LISTED ENTRIES ::

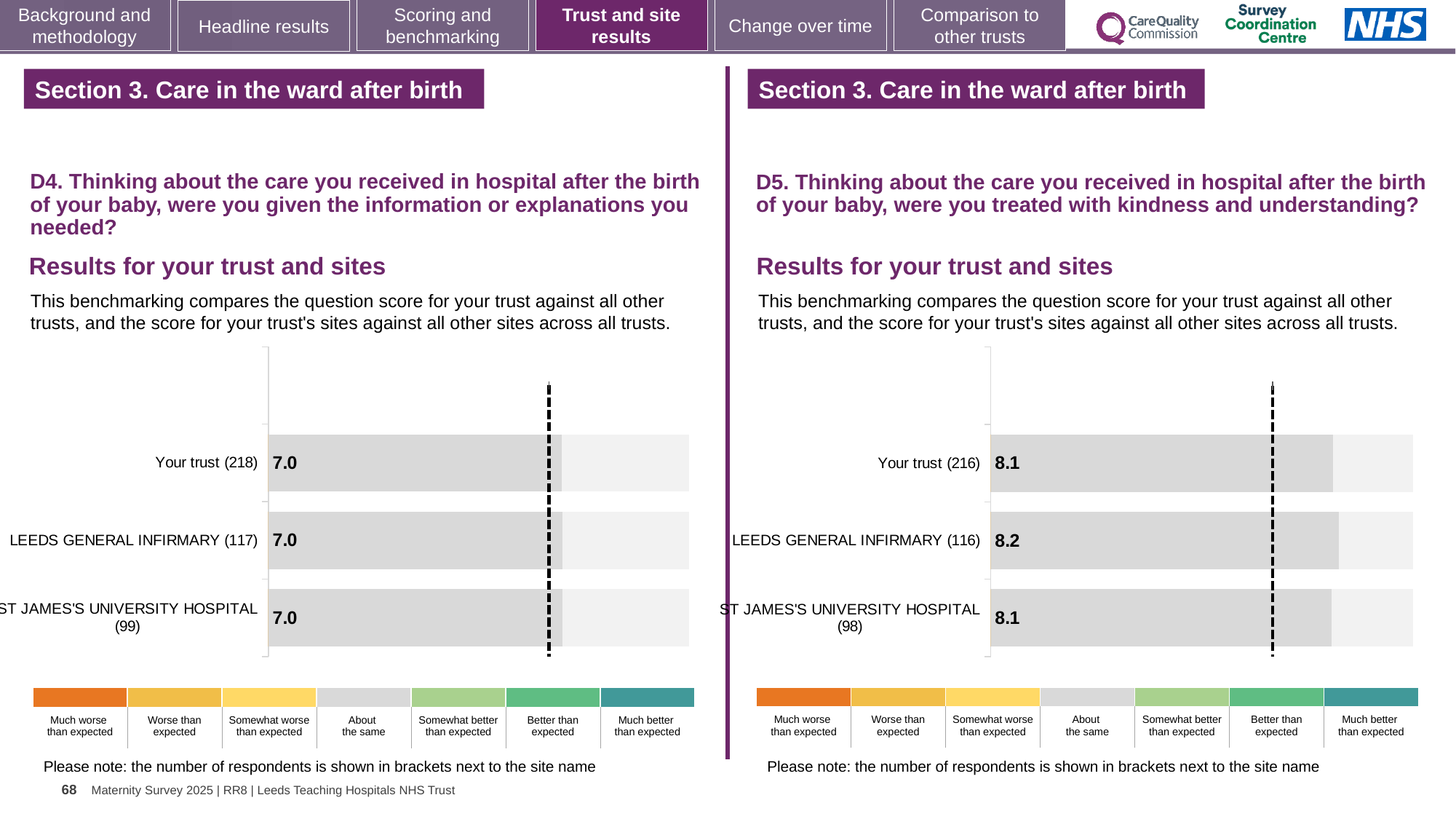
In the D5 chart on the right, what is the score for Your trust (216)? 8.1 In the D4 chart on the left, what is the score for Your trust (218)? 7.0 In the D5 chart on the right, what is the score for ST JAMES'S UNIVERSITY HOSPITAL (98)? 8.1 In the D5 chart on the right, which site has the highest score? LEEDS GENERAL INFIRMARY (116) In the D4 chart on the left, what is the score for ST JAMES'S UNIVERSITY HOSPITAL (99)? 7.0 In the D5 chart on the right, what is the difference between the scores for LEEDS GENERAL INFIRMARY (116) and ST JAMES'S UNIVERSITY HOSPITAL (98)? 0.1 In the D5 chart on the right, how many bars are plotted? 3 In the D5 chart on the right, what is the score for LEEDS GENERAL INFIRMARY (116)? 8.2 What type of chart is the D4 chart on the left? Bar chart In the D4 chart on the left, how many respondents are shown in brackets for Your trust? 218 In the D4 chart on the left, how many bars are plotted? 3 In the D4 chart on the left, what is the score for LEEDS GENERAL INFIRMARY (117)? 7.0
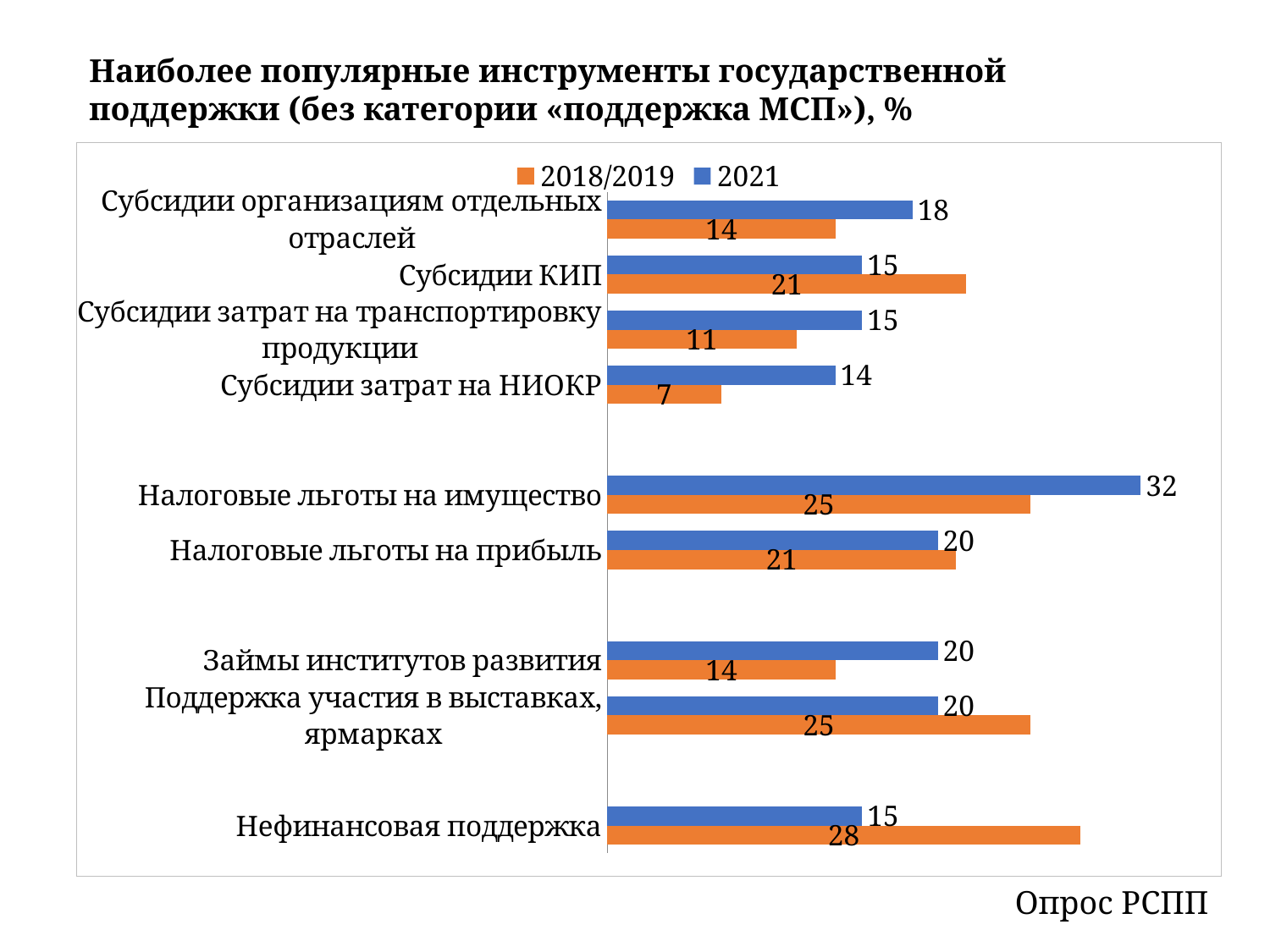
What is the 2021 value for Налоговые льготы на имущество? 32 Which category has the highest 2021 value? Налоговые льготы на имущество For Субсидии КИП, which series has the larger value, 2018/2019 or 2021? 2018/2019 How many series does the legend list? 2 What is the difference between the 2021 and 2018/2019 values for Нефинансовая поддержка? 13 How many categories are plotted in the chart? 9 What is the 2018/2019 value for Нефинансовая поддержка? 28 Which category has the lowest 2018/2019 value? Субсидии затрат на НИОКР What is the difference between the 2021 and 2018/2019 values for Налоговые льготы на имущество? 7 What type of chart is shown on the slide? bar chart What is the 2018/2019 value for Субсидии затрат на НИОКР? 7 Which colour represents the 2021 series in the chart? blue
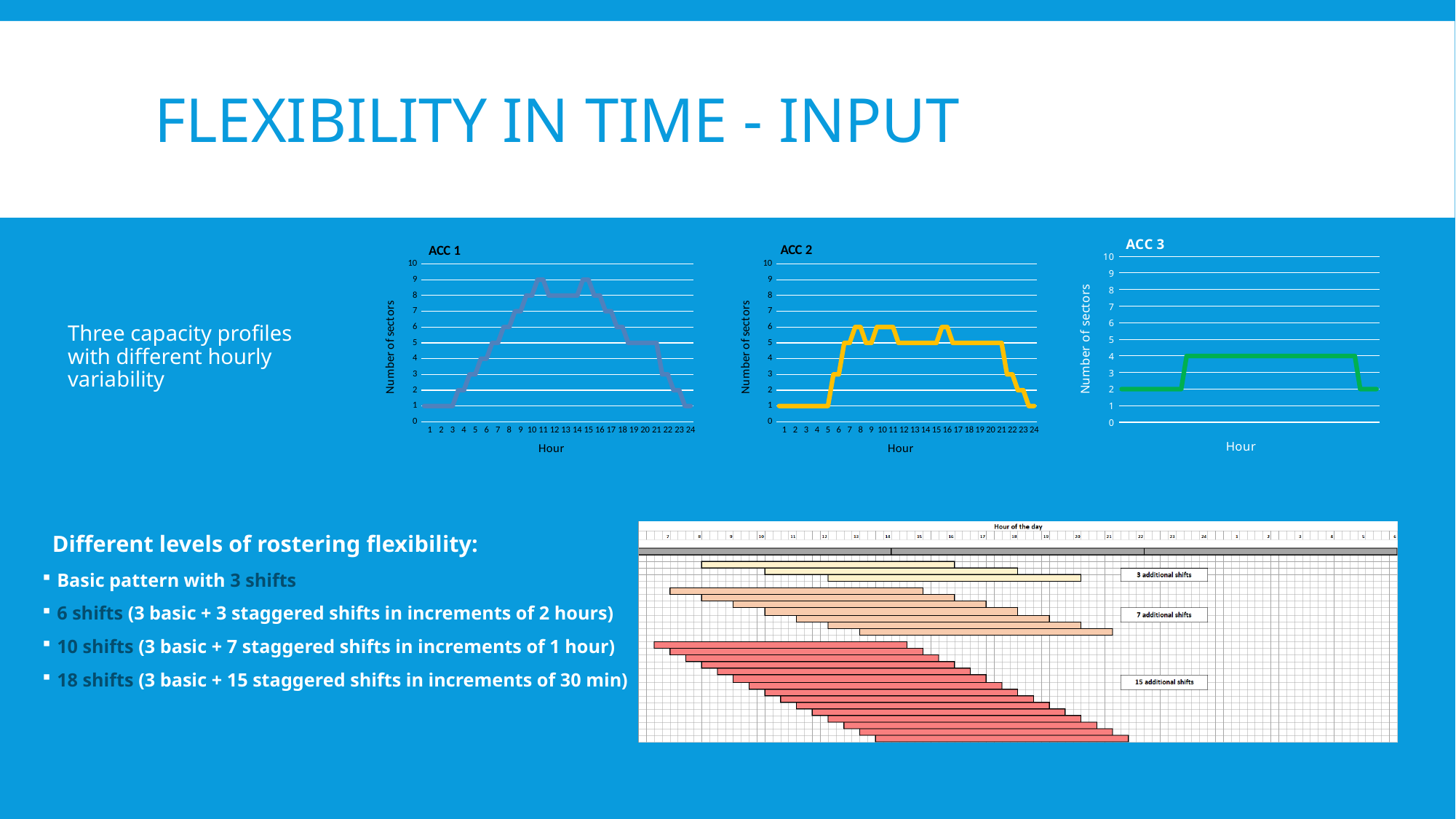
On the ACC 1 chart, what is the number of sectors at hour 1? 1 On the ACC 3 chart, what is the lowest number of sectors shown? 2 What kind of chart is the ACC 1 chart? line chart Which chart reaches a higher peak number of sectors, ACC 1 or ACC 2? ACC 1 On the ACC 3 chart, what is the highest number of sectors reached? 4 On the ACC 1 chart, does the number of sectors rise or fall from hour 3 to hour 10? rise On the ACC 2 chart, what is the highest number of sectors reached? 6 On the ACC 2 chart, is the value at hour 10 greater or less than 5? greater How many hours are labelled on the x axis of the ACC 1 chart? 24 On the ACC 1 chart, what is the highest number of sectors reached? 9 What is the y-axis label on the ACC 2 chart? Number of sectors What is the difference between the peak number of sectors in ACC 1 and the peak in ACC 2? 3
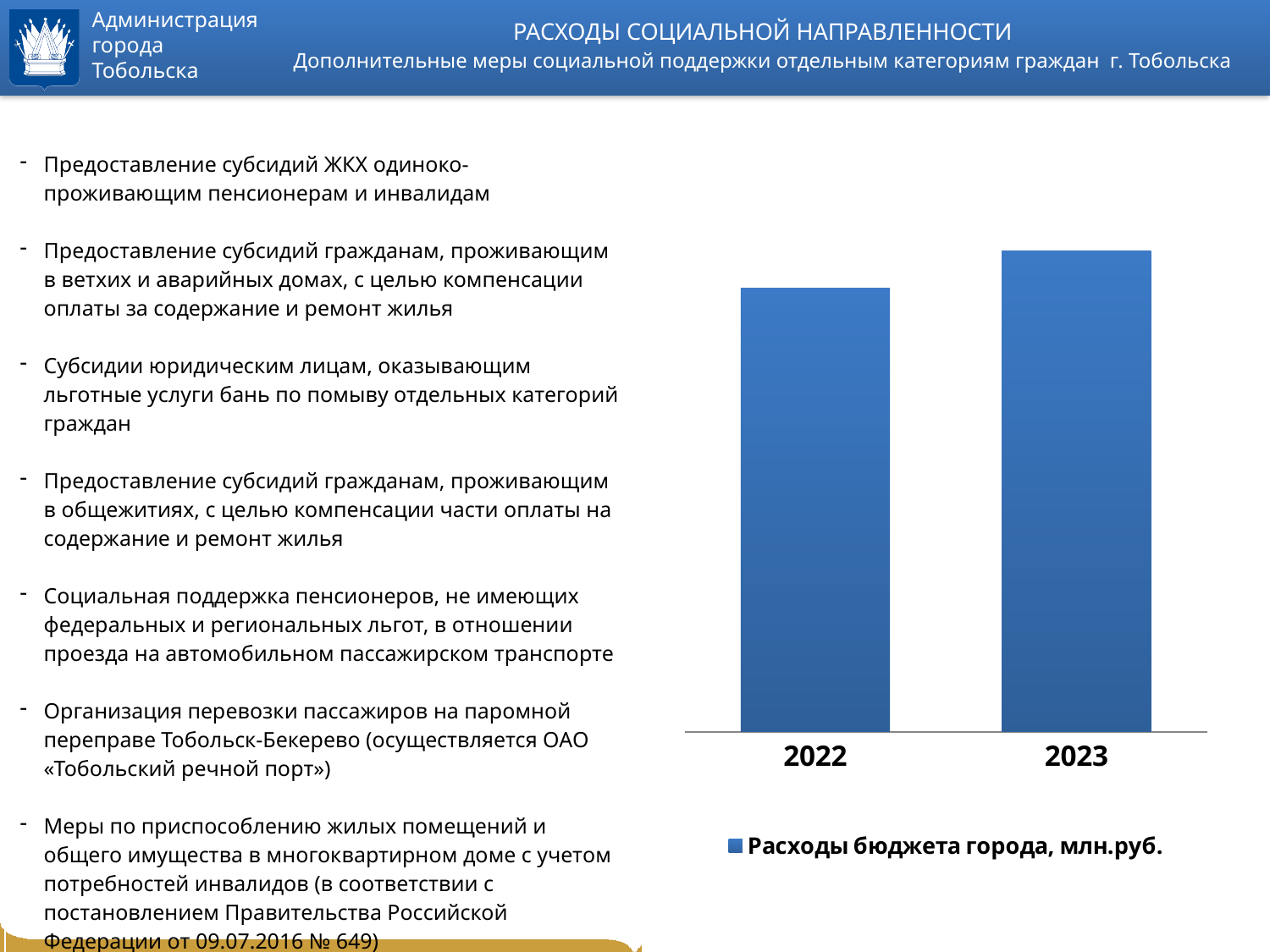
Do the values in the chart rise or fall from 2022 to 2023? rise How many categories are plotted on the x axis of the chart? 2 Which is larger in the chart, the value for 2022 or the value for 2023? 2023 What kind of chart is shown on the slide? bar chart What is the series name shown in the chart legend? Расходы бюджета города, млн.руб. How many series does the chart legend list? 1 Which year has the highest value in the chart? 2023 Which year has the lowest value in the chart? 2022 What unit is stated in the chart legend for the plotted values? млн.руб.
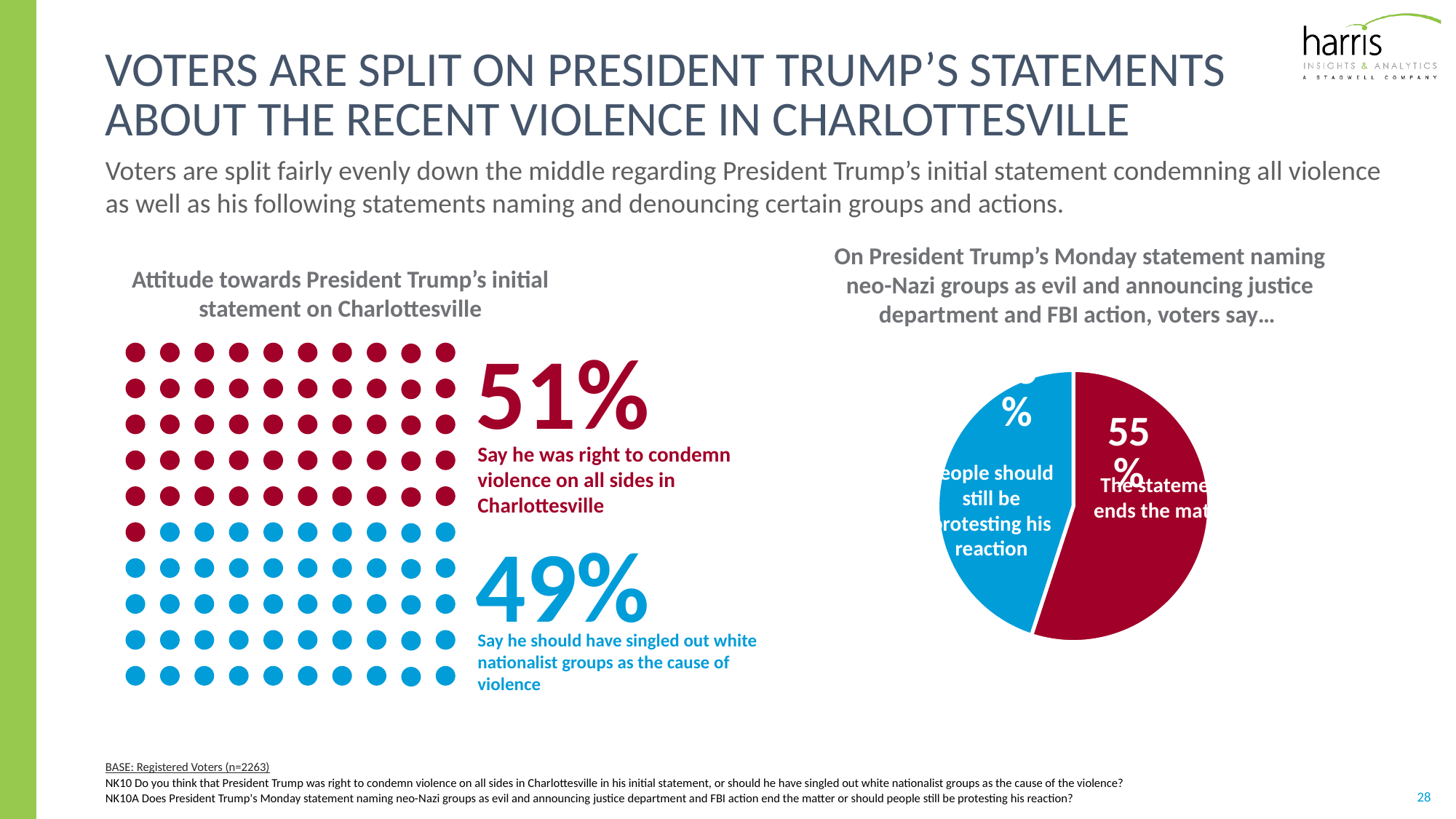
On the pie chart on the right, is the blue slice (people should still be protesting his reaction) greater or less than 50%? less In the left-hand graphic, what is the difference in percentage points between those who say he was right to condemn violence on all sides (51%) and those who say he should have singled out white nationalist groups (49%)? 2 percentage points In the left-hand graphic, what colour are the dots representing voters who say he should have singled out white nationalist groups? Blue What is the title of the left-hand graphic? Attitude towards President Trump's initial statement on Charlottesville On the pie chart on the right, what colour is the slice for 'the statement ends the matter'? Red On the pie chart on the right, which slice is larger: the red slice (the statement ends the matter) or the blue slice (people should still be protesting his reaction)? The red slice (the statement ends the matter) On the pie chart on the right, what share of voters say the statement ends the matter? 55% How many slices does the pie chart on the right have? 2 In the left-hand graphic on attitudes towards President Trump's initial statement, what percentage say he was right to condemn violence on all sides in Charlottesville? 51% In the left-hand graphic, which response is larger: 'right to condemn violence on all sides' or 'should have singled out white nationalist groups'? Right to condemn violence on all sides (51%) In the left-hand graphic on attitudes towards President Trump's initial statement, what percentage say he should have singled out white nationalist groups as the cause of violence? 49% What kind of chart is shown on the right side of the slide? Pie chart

TASK REQUIREMENTS :: Copy out the text of all of the material above, word for word, and leave out the pictures.

COMPLETED EXERCISE ::
In the D5 chart on the right, what is the score for Your trust (216)? 8.1 In the D4 chart on the left, what is the score for Your trust (218)? 7.0 In the D5 chart on the right, what is the score for ST JAMES'S UNIVERSITY HOSPITAL (98)? 8.1 In the D5 chart on the right, which site has the highest score? LEEDS GENERAL INFIRMARY (116) In the D4 chart on the left, what is the score for ST JAMES'S UNIVERSITY HOSPITAL (99)? 7.0 In the D5 chart on the right, what is the difference between the scores for LEEDS GENERAL INFIRMARY (116) and ST JAMES'S UNIVERSITY HOSPITAL (98)? 0.1 In the D5 chart on the right, how many bars are plotted? 3 In the D5 chart on the right, what is the score for LEEDS GENERAL INFIRMARY (116)? 8.2 What type of chart is the D4 chart on the left? Bar chart In the D4 chart on the left, how many respondents are shown in brackets for Your trust? 218 In the D4 chart on the left, how many bars are plotted? 3 In the D4 chart on the left, what is the score for LEEDS GENERAL INFIRMARY (117)? 7.0
What is the 2021 value for Налоговые льготы на имущество? 32 Which category has the highest 2021 value? Налоговые льготы на имущество For Субсидии КИП, which series has the larger value, 2018/2019 or 2021? 2018/2019 How many series does the legend list? 2 What is the difference between the 2021 and 2018/2019 values for Нефинансовая поддержка? 13 How many categories are plotted in the chart? 9 What is the 2018/2019 value for Нефинансовая поддержка? 28 Which category has the lowest 2018/2019 value? Субсидии затрат на НИОКР What is the difference between the 2021 and 2018/2019 values for Налоговые льготы на имущество? 7 What type of chart is shown on the slide? bar chart What is the 2018/2019 value for Субсидии затрат на НИОКР? 7 Which colour represents the 2021 series in the chart? blue
On the ACC 1 chart, what is the number of sectors at hour 1? 1 On the ACC 3 chart, what is the lowest number of sectors shown? 2 What kind of chart is the ACC 1 chart? line chart Which chart reaches a higher peak number of sectors, ACC 1 or ACC 2? ACC 1 On the ACC 3 chart, what is the highest number of sectors reached? 4 On the ACC 1 chart, does the number of sectors rise or fall from hour 3 to hour 10? rise On the ACC 2 chart, what is the highest number of sectors reached? 6 On the ACC 2 chart, is the value at hour 10 greater or less than 5? greater How many hours are labelled on the x axis of the ACC 1 chart? 24 On the ACC 1 chart, what is the highest number of sectors reached? 9 What is the y-axis label on the ACC 2 chart? Number of sectors What is the difference between the peak number of sectors in ACC 1 and the peak in ACC 2? 3
Do the values in the chart rise or fall from 2022 to 2023? rise How many categories are plotted on the x axis of the chart? 2 Which is larger in the chart, the value for 2022 or the value for 2023? 2023 What kind of chart is shown on the slide? bar chart What is the series name shown in the chart legend? Расходы бюджета города, млн.руб. How many series does the chart legend list? 1 Which year has the highest value in the chart? 2023 Which year has the lowest value in the chart? 2022 What unit is stated in the chart legend for the plotted values? млн.руб.
On the pie chart on the right, is the blue slice (people should still be protesting his reaction) greater or less than 50%? less In the left-hand graphic, what is the difference in percentage points between those who say he was right to condemn violence on all sides (51%) and those who say he should have singled out white nationalist groups (49%)? 2 percentage points In the left-hand graphic, what colour are the dots representing voters who say he should have singled out white nationalist groups? Blue What is the title of the left-hand graphic? Attitude towards President Trump's initial statement on Charlottesville On the pie chart on the right, what colour is the slice for 'the statement ends the matter'? Red On the pie chart on the right, which slice is larger: the red slice (the statement ends the matter) or the blue slice (people should still be protesting his reaction)? The red slice (the statement ends the matter) On the pie chart on the right, what share of voters say the statement ends the matter? 55% How many slices does the pie chart on the right have? 2 In the left-hand graphic on attitudes towards President Trump's initial statement, what percentage say he was right to condemn violence on all sides in Charlottesville? 51% In the left-hand graphic, which response is larger: 'right to condemn violence on all sides' or 'should have singled out white nationalist groups'? Right to condemn violence on all sides (51%) In the left-hand graphic on attitudes towards President Trump's initial statement, what percentage say he should have singled out white nationalist groups as the cause of violence? 49% What kind of chart is shown on the right side of the slide? Pie chart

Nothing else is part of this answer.